D/Brasilien: Adveniat sieht gro?e Herausforderungen für Lula
DOMRADIO.DE: Der Wahlsieg von Lula da Silva ist ein Sieg für die Demokratie, für die Armen, für die Umwelt und für das Weltklima. So heißt es in einer ersten Stellungnahme von Adveniat. Warum war das jetzt ein Richtungsentscheid?
Thomas Wieland (Leiter der Projektabteilung des Lateinamerikahilfswerks Adveniat): Wir stehen mit vielen Partnerinnen und Partnern im Land in Kontakt und die haben vor den Wahlen gezittert. Die Bischöfe haben sich dazu geäußert und das als Richtungsentscheid deklariert. Und wir haben das ja auch gesehen: Die beiden Kandidaten sprechen durch Taten. Beide waren schon mal Präsidenten. Was Bolsonaro aus seiner Amtszeit hinterlassen hat, muss man als eine Spur der Verwüstung bezeichnen. Elf Millionen der Brasilianer hungern, es gibt knapp 700.000 Covid-Tote, die Abholzungsraten im Amazonasgebiet sind so hoch wie nie zuvor. Geschwächte demokratische Institutionen wie der Oberste Gerichtshof, wie aber auch die Institution, die für den Schutz der Umwelt oder für den Schutz indigener Völker zuständig sind, sind geschwächt, das Personal ist reduziert. Und am 7. Oktober wurde auch noch einmal das Statut der Indigenenbehörde verändert.
Von 2003 bis 2011 war Lula an der Macht. Er hat viele Brasilianer aus der Armut in die Mittelschicht geführt und eine Gesetzgebung gegen Korruption eingeführt. Die Lava Jato Bewegung steht dafür. Gleichwohl ist er auch kein Held und Heiliger. Korruption war auch ein problematisches Thema seinerzeit.
Trotzdem sieht man zwei Kandidaten: jemanden, der für die Demokratie und für die Armen steht: Lula. Und jemanden, der gegen die demokratischen Institutionen steht und jemand der Wut und Hass auf die Armen zum Ausdruck gebracht hat: Bolsonaro.

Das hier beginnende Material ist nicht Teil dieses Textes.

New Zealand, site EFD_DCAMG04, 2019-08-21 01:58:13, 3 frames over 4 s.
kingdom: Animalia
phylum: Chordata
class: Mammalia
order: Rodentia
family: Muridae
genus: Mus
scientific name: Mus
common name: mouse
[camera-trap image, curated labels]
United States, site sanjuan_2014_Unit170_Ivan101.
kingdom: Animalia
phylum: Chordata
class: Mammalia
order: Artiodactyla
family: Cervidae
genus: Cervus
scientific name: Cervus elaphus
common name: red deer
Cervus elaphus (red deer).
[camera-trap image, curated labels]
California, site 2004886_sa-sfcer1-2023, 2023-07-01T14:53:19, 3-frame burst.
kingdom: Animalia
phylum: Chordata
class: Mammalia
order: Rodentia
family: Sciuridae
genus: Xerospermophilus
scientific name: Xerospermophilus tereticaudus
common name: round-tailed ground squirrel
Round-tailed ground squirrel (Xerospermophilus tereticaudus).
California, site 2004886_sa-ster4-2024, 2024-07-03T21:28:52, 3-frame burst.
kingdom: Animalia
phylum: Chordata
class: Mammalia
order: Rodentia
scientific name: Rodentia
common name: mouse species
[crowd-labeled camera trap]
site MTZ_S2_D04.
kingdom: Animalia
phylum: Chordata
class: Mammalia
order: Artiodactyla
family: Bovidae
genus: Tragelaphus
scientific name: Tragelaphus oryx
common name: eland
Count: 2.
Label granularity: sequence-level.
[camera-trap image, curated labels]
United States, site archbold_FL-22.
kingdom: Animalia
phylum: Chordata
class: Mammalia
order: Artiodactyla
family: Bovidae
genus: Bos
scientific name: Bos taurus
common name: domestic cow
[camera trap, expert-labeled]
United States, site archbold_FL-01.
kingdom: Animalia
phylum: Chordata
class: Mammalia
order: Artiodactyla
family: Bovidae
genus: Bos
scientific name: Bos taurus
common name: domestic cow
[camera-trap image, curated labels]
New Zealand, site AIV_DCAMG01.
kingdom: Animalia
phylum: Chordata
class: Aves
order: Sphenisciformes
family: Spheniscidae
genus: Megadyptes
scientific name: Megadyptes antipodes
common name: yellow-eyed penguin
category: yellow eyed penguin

DOMRADIO.DE: Der knappe Ausgang zeigt auch, wie tief gespalten das Land tatsächlich ist. Trauen Sie es Lula zu, der Präsident aller Brasilianer und Brasilianerinnen zu werden, so wie er das angekündigt hat?
Wieland: Die Zeichen dafür stehen nicht gut. Dafür spricht zunächst einmal das knappe Wahlergebnis von etwas weniger als zwei Prozent bei der Stichwahl. Zum anderen wird Bolsonaro noch bis Ende des Jahres an der Macht sein und als Präsident die Spur der Verwüstung weiterführen können.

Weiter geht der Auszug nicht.